§ **TASK PROMPT**
Count the lines in the items that contain the string "instances", where uppercase and lowercase letters are treated as different, and give only that count.

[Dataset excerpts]
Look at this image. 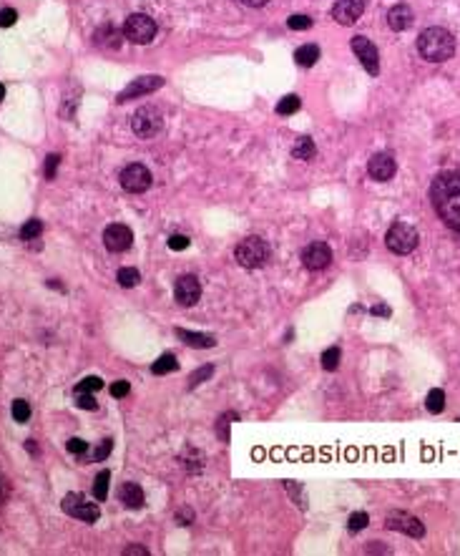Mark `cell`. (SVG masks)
I'll use <instances>...</instances> for the list:
<instances>
[{
	"label": "cell",
	"instance_id": "b9f144b4",
	"mask_svg": "<svg viewBox=\"0 0 460 556\" xmlns=\"http://www.w3.org/2000/svg\"><path fill=\"white\" fill-rule=\"evenodd\" d=\"M176 519H179V524H182V526H186V524H191V521H194V511L184 509V511H179V516H176Z\"/></svg>",
	"mask_w": 460,
	"mask_h": 556
},
{
	"label": "cell",
	"instance_id": "3957f363",
	"mask_svg": "<svg viewBox=\"0 0 460 556\" xmlns=\"http://www.w3.org/2000/svg\"><path fill=\"white\" fill-rule=\"evenodd\" d=\"M270 244L262 239V237H247L244 242H239L237 247V262L247 270H256V267H264L270 262Z\"/></svg>",
	"mask_w": 460,
	"mask_h": 556
},
{
	"label": "cell",
	"instance_id": "7402d4cb",
	"mask_svg": "<svg viewBox=\"0 0 460 556\" xmlns=\"http://www.w3.org/2000/svg\"><path fill=\"white\" fill-rule=\"evenodd\" d=\"M176 367H179V363H176L174 355H171V352H164V355L151 365V373L153 375H166V373H171V370H176Z\"/></svg>",
	"mask_w": 460,
	"mask_h": 556
},
{
	"label": "cell",
	"instance_id": "bcb514c9",
	"mask_svg": "<svg viewBox=\"0 0 460 556\" xmlns=\"http://www.w3.org/2000/svg\"><path fill=\"white\" fill-rule=\"evenodd\" d=\"M241 3H244V6H249V8H262L267 0H241Z\"/></svg>",
	"mask_w": 460,
	"mask_h": 556
},
{
	"label": "cell",
	"instance_id": "4fadbf2b",
	"mask_svg": "<svg viewBox=\"0 0 460 556\" xmlns=\"http://www.w3.org/2000/svg\"><path fill=\"white\" fill-rule=\"evenodd\" d=\"M131 242H133V235L126 224H111V227H106V232H103V244H106L111 252H126V249L131 247Z\"/></svg>",
	"mask_w": 460,
	"mask_h": 556
},
{
	"label": "cell",
	"instance_id": "ba28073f",
	"mask_svg": "<svg viewBox=\"0 0 460 556\" xmlns=\"http://www.w3.org/2000/svg\"><path fill=\"white\" fill-rule=\"evenodd\" d=\"M121 186L131 194H141L151 186V171L144 164H131L121 171Z\"/></svg>",
	"mask_w": 460,
	"mask_h": 556
},
{
	"label": "cell",
	"instance_id": "60d3db41",
	"mask_svg": "<svg viewBox=\"0 0 460 556\" xmlns=\"http://www.w3.org/2000/svg\"><path fill=\"white\" fill-rule=\"evenodd\" d=\"M58 154H51L48 156V159H45V176H48V179H53V176H56V169H58Z\"/></svg>",
	"mask_w": 460,
	"mask_h": 556
},
{
	"label": "cell",
	"instance_id": "7a4b0ae2",
	"mask_svg": "<svg viewBox=\"0 0 460 556\" xmlns=\"http://www.w3.org/2000/svg\"><path fill=\"white\" fill-rule=\"evenodd\" d=\"M417 51L425 61L432 63H443L453 56L455 41L446 28H425L417 38Z\"/></svg>",
	"mask_w": 460,
	"mask_h": 556
},
{
	"label": "cell",
	"instance_id": "30bf717a",
	"mask_svg": "<svg viewBox=\"0 0 460 556\" xmlns=\"http://www.w3.org/2000/svg\"><path fill=\"white\" fill-rule=\"evenodd\" d=\"M385 526L395 528V531H402V534L413 536V539H423L425 536V526L420 524V519L410 516V513H402V511L390 513V516L385 519Z\"/></svg>",
	"mask_w": 460,
	"mask_h": 556
},
{
	"label": "cell",
	"instance_id": "1f68e13d",
	"mask_svg": "<svg viewBox=\"0 0 460 556\" xmlns=\"http://www.w3.org/2000/svg\"><path fill=\"white\" fill-rule=\"evenodd\" d=\"M367 524H370V519H367V513H365V511L352 513L350 521H347V526H350V531H362V528H365Z\"/></svg>",
	"mask_w": 460,
	"mask_h": 556
},
{
	"label": "cell",
	"instance_id": "d590c367",
	"mask_svg": "<svg viewBox=\"0 0 460 556\" xmlns=\"http://www.w3.org/2000/svg\"><path fill=\"white\" fill-rule=\"evenodd\" d=\"M15 21H18V13H15L13 8H3L0 10V28H10Z\"/></svg>",
	"mask_w": 460,
	"mask_h": 556
},
{
	"label": "cell",
	"instance_id": "ab89813d",
	"mask_svg": "<svg viewBox=\"0 0 460 556\" xmlns=\"http://www.w3.org/2000/svg\"><path fill=\"white\" fill-rule=\"evenodd\" d=\"M168 247L176 249V252H182V249L189 247V239L184 235H174V237H168Z\"/></svg>",
	"mask_w": 460,
	"mask_h": 556
},
{
	"label": "cell",
	"instance_id": "277c9868",
	"mask_svg": "<svg viewBox=\"0 0 460 556\" xmlns=\"http://www.w3.org/2000/svg\"><path fill=\"white\" fill-rule=\"evenodd\" d=\"M417 242H420V237H417L415 227H410L405 222H395L385 235L387 249L395 252V255H410L417 247Z\"/></svg>",
	"mask_w": 460,
	"mask_h": 556
},
{
	"label": "cell",
	"instance_id": "cb8c5ba5",
	"mask_svg": "<svg viewBox=\"0 0 460 556\" xmlns=\"http://www.w3.org/2000/svg\"><path fill=\"white\" fill-rule=\"evenodd\" d=\"M425 408L430 410V413H443V408H446V393L440 388L430 390L428 398H425Z\"/></svg>",
	"mask_w": 460,
	"mask_h": 556
},
{
	"label": "cell",
	"instance_id": "8992f818",
	"mask_svg": "<svg viewBox=\"0 0 460 556\" xmlns=\"http://www.w3.org/2000/svg\"><path fill=\"white\" fill-rule=\"evenodd\" d=\"M63 511H66L68 516H74V519L86 521V524H94V521H98V516H101L98 506L86 501V496H80V493H68V496L63 498Z\"/></svg>",
	"mask_w": 460,
	"mask_h": 556
},
{
	"label": "cell",
	"instance_id": "9c48e42d",
	"mask_svg": "<svg viewBox=\"0 0 460 556\" xmlns=\"http://www.w3.org/2000/svg\"><path fill=\"white\" fill-rule=\"evenodd\" d=\"M352 51L362 61L367 74L377 76V71H380V56H377V48L373 45V41H367L365 36H355L352 38Z\"/></svg>",
	"mask_w": 460,
	"mask_h": 556
},
{
	"label": "cell",
	"instance_id": "74e56055",
	"mask_svg": "<svg viewBox=\"0 0 460 556\" xmlns=\"http://www.w3.org/2000/svg\"><path fill=\"white\" fill-rule=\"evenodd\" d=\"M129 390H131V385L126 381H116L113 385H111V396L113 398H126L129 396Z\"/></svg>",
	"mask_w": 460,
	"mask_h": 556
},
{
	"label": "cell",
	"instance_id": "8d00e7d4",
	"mask_svg": "<svg viewBox=\"0 0 460 556\" xmlns=\"http://www.w3.org/2000/svg\"><path fill=\"white\" fill-rule=\"evenodd\" d=\"M111 448H113V440H111V438L101 440V446L94 451V461H103V458H109Z\"/></svg>",
	"mask_w": 460,
	"mask_h": 556
},
{
	"label": "cell",
	"instance_id": "836d02e7",
	"mask_svg": "<svg viewBox=\"0 0 460 556\" xmlns=\"http://www.w3.org/2000/svg\"><path fill=\"white\" fill-rule=\"evenodd\" d=\"M212 375H214V365H204V367H199L197 373H194V375H191V378H189V385H191V388H197L199 383H201V381H206V378H212Z\"/></svg>",
	"mask_w": 460,
	"mask_h": 556
},
{
	"label": "cell",
	"instance_id": "e0dca14e",
	"mask_svg": "<svg viewBox=\"0 0 460 556\" xmlns=\"http://www.w3.org/2000/svg\"><path fill=\"white\" fill-rule=\"evenodd\" d=\"M387 25L393 30H408L413 25V10L410 6L400 3V6L390 8V13H387Z\"/></svg>",
	"mask_w": 460,
	"mask_h": 556
},
{
	"label": "cell",
	"instance_id": "ee69618b",
	"mask_svg": "<svg viewBox=\"0 0 460 556\" xmlns=\"http://www.w3.org/2000/svg\"><path fill=\"white\" fill-rule=\"evenodd\" d=\"M124 554H126V556H131V554H133V556H149V551L144 549V546H129V549H126Z\"/></svg>",
	"mask_w": 460,
	"mask_h": 556
},
{
	"label": "cell",
	"instance_id": "7c38bea8",
	"mask_svg": "<svg viewBox=\"0 0 460 556\" xmlns=\"http://www.w3.org/2000/svg\"><path fill=\"white\" fill-rule=\"evenodd\" d=\"M164 86V78L161 76H141V78L131 81V86H126L121 94H118V103H126L129 98H139L144 94H151L156 88Z\"/></svg>",
	"mask_w": 460,
	"mask_h": 556
},
{
	"label": "cell",
	"instance_id": "484cf974",
	"mask_svg": "<svg viewBox=\"0 0 460 556\" xmlns=\"http://www.w3.org/2000/svg\"><path fill=\"white\" fill-rule=\"evenodd\" d=\"M109 481H111L109 471H101V473L96 476V481H94V496L98 498V501H106V496H109Z\"/></svg>",
	"mask_w": 460,
	"mask_h": 556
},
{
	"label": "cell",
	"instance_id": "f6af8a7d",
	"mask_svg": "<svg viewBox=\"0 0 460 556\" xmlns=\"http://www.w3.org/2000/svg\"><path fill=\"white\" fill-rule=\"evenodd\" d=\"M370 312H373V315H382V317H387V315H390V308H385V305H377V308H373V310H370Z\"/></svg>",
	"mask_w": 460,
	"mask_h": 556
},
{
	"label": "cell",
	"instance_id": "d6986e66",
	"mask_svg": "<svg viewBox=\"0 0 460 556\" xmlns=\"http://www.w3.org/2000/svg\"><path fill=\"white\" fill-rule=\"evenodd\" d=\"M176 335L182 337L184 343L191 345V348H214L217 340L212 335H204V332H189V330H176Z\"/></svg>",
	"mask_w": 460,
	"mask_h": 556
},
{
	"label": "cell",
	"instance_id": "7dc6e473",
	"mask_svg": "<svg viewBox=\"0 0 460 556\" xmlns=\"http://www.w3.org/2000/svg\"><path fill=\"white\" fill-rule=\"evenodd\" d=\"M3 98H6V86L0 83V101H3Z\"/></svg>",
	"mask_w": 460,
	"mask_h": 556
},
{
	"label": "cell",
	"instance_id": "52a82bcc",
	"mask_svg": "<svg viewBox=\"0 0 460 556\" xmlns=\"http://www.w3.org/2000/svg\"><path fill=\"white\" fill-rule=\"evenodd\" d=\"M161 124H164V118H161V111L156 106H144L131 118L133 131L139 133V136H146V139L161 131Z\"/></svg>",
	"mask_w": 460,
	"mask_h": 556
},
{
	"label": "cell",
	"instance_id": "4dcf8cb0",
	"mask_svg": "<svg viewBox=\"0 0 460 556\" xmlns=\"http://www.w3.org/2000/svg\"><path fill=\"white\" fill-rule=\"evenodd\" d=\"M13 418L18 420V423H25L30 418V405L25 400H15L13 403Z\"/></svg>",
	"mask_w": 460,
	"mask_h": 556
},
{
	"label": "cell",
	"instance_id": "f35d334b",
	"mask_svg": "<svg viewBox=\"0 0 460 556\" xmlns=\"http://www.w3.org/2000/svg\"><path fill=\"white\" fill-rule=\"evenodd\" d=\"M66 448H68V453H76V456L86 453V451H88L86 440H80V438H71V440H68Z\"/></svg>",
	"mask_w": 460,
	"mask_h": 556
},
{
	"label": "cell",
	"instance_id": "2e32d148",
	"mask_svg": "<svg viewBox=\"0 0 460 556\" xmlns=\"http://www.w3.org/2000/svg\"><path fill=\"white\" fill-rule=\"evenodd\" d=\"M395 159L390 154H375L367 164V171L373 176L375 182H387V179H393L395 176Z\"/></svg>",
	"mask_w": 460,
	"mask_h": 556
},
{
	"label": "cell",
	"instance_id": "5b68a950",
	"mask_svg": "<svg viewBox=\"0 0 460 556\" xmlns=\"http://www.w3.org/2000/svg\"><path fill=\"white\" fill-rule=\"evenodd\" d=\"M124 36L136 45H146L156 36V23L144 13H133L124 23Z\"/></svg>",
	"mask_w": 460,
	"mask_h": 556
},
{
	"label": "cell",
	"instance_id": "ac0fdd59",
	"mask_svg": "<svg viewBox=\"0 0 460 556\" xmlns=\"http://www.w3.org/2000/svg\"><path fill=\"white\" fill-rule=\"evenodd\" d=\"M118 498L129 509H141L144 506V491H141L139 483H124L121 491H118Z\"/></svg>",
	"mask_w": 460,
	"mask_h": 556
},
{
	"label": "cell",
	"instance_id": "6da1fadb",
	"mask_svg": "<svg viewBox=\"0 0 460 556\" xmlns=\"http://www.w3.org/2000/svg\"><path fill=\"white\" fill-rule=\"evenodd\" d=\"M430 202L440 220L460 235V171H446L432 179Z\"/></svg>",
	"mask_w": 460,
	"mask_h": 556
},
{
	"label": "cell",
	"instance_id": "5bb4252c",
	"mask_svg": "<svg viewBox=\"0 0 460 556\" xmlns=\"http://www.w3.org/2000/svg\"><path fill=\"white\" fill-rule=\"evenodd\" d=\"M362 10H365V0H337L332 6V18L342 25H352V23H358Z\"/></svg>",
	"mask_w": 460,
	"mask_h": 556
},
{
	"label": "cell",
	"instance_id": "9a60e30c",
	"mask_svg": "<svg viewBox=\"0 0 460 556\" xmlns=\"http://www.w3.org/2000/svg\"><path fill=\"white\" fill-rule=\"evenodd\" d=\"M302 262H305V267H309V270H325V267L332 262V252H329V247L325 242H312V244L305 247V252H302Z\"/></svg>",
	"mask_w": 460,
	"mask_h": 556
},
{
	"label": "cell",
	"instance_id": "e575fe53",
	"mask_svg": "<svg viewBox=\"0 0 460 556\" xmlns=\"http://www.w3.org/2000/svg\"><path fill=\"white\" fill-rule=\"evenodd\" d=\"M76 403H78V408L83 410H96V405H98L91 393H76Z\"/></svg>",
	"mask_w": 460,
	"mask_h": 556
},
{
	"label": "cell",
	"instance_id": "603a6c76",
	"mask_svg": "<svg viewBox=\"0 0 460 556\" xmlns=\"http://www.w3.org/2000/svg\"><path fill=\"white\" fill-rule=\"evenodd\" d=\"M96 41L101 45H111V48H116L121 43V33L116 28H111V25H103L98 33H96Z\"/></svg>",
	"mask_w": 460,
	"mask_h": 556
},
{
	"label": "cell",
	"instance_id": "8fae6325",
	"mask_svg": "<svg viewBox=\"0 0 460 556\" xmlns=\"http://www.w3.org/2000/svg\"><path fill=\"white\" fill-rule=\"evenodd\" d=\"M174 297L179 305H184V308L197 305L199 297H201V285H199V279L194 277V275H184V277H179L174 285Z\"/></svg>",
	"mask_w": 460,
	"mask_h": 556
},
{
	"label": "cell",
	"instance_id": "f546056e",
	"mask_svg": "<svg viewBox=\"0 0 460 556\" xmlns=\"http://www.w3.org/2000/svg\"><path fill=\"white\" fill-rule=\"evenodd\" d=\"M103 388V381L101 378H96V375H91V378H83V381L78 383V388H76V393H96V390Z\"/></svg>",
	"mask_w": 460,
	"mask_h": 556
},
{
	"label": "cell",
	"instance_id": "7bdbcfd3",
	"mask_svg": "<svg viewBox=\"0 0 460 556\" xmlns=\"http://www.w3.org/2000/svg\"><path fill=\"white\" fill-rule=\"evenodd\" d=\"M8 493H10V486H8L6 476H3V473H0V504H6Z\"/></svg>",
	"mask_w": 460,
	"mask_h": 556
},
{
	"label": "cell",
	"instance_id": "4316f807",
	"mask_svg": "<svg viewBox=\"0 0 460 556\" xmlns=\"http://www.w3.org/2000/svg\"><path fill=\"white\" fill-rule=\"evenodd\" d=\"M297 109H300V96H285V98L277 103L279 116H289V114H294Z\"/></svg>",
	"mask_w": 460,
	"mask_h": 556
},
{
	"label": "cell",
	"instance_id": "ffe728a7",
	"mask_svg": "<svg viewBox=\"0 0 460 556\" xmlns=\"http://www.w3.org/2000/svg\"><path fill=\"white\" fill-rule=\"evenodd\" d=\"M294 61H297L302 68L314 66V63L320 61V48H317V45H312V43L300 45V48H297V53H294Z\"/></svg>",
	"mask_w": 460,
	"mask_h": 556
},
{
	"label": "cell",
	"instance_id": "d4e9b609",
	"mask_svg": "<svg viewBox=\"0 0 460 556\" xmlns=\"http://www.w3.org/2000/svg\"><path fill=\"white\" fill-rule=\"evenodd\" d=\"M116 279L121 287H136L141 282V275H139V270H133V267H121Z\"/></svg>",
	"mask_w": 460,
	"mask_h": 556
},
{
	"label": "cell",
	"instance_id": "d6a6232c",
	"mask_svg": "<svg viewBox=\"0 0 460 556\" xmlns=\"http://www.w3.org/2000/svg\"><path fill=\"white\" fill-rule=\"evenodd\" d=\"M287 25L292 30H307V28H312V18H307V15H289Z\"/></svg>",
	"mask_w": 460,
	"mask_h": 556
},
{
	"label": "cell",
	"instance_id": "f1b7e54d",
	"mask_svg": "<svg viewBox=\"0 0 460 556\" xmlns=\"http://www.w3.org/2000/svg\"><path fill=\"white\" fill-rule=\"evenodd\" d=\"M41 232H43V224H41V222H38V220L25 222V224H23V227H21V237H23V239H25V242L36 239V237L41 235Z\"/></svg>",
	"mask_w": 460,
	"mask_h": 556
},
{
	"label": "cell",
	"instance_id": "44dd1931",
	"mask_svg": "<svg viewBox=\"0 0 460 556\" xmlns=\"http://www.w3.org/2000/svg\"><path fill=\"white\" fill-rule=\"evenodd\" d=\"M314 141L312 139H307V136H302V139H297V144L292 147V156L294 159H300V161H305V159H312L314 156Z\"/></svg>",
	"mask_w": 460,
	"mask_h": 556
},
{
	"label": "cell",
	"instance_id": "83f0119b",
	"mask_svg": "<svg viewBox=\"0 0 460 556\" xmlns=\"http://www.w3.org/2000/svg\"><path fill=\"white\" fill-rule=\"evenodd\" d=\"M340 348H329V350L322 352V367L325 370H337V365H340Z\"/></svg>",
	"mask_w": 460,
	"mask_h": 556
}]
</instances>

§ **ANSWER TO THE EXERCISE**
3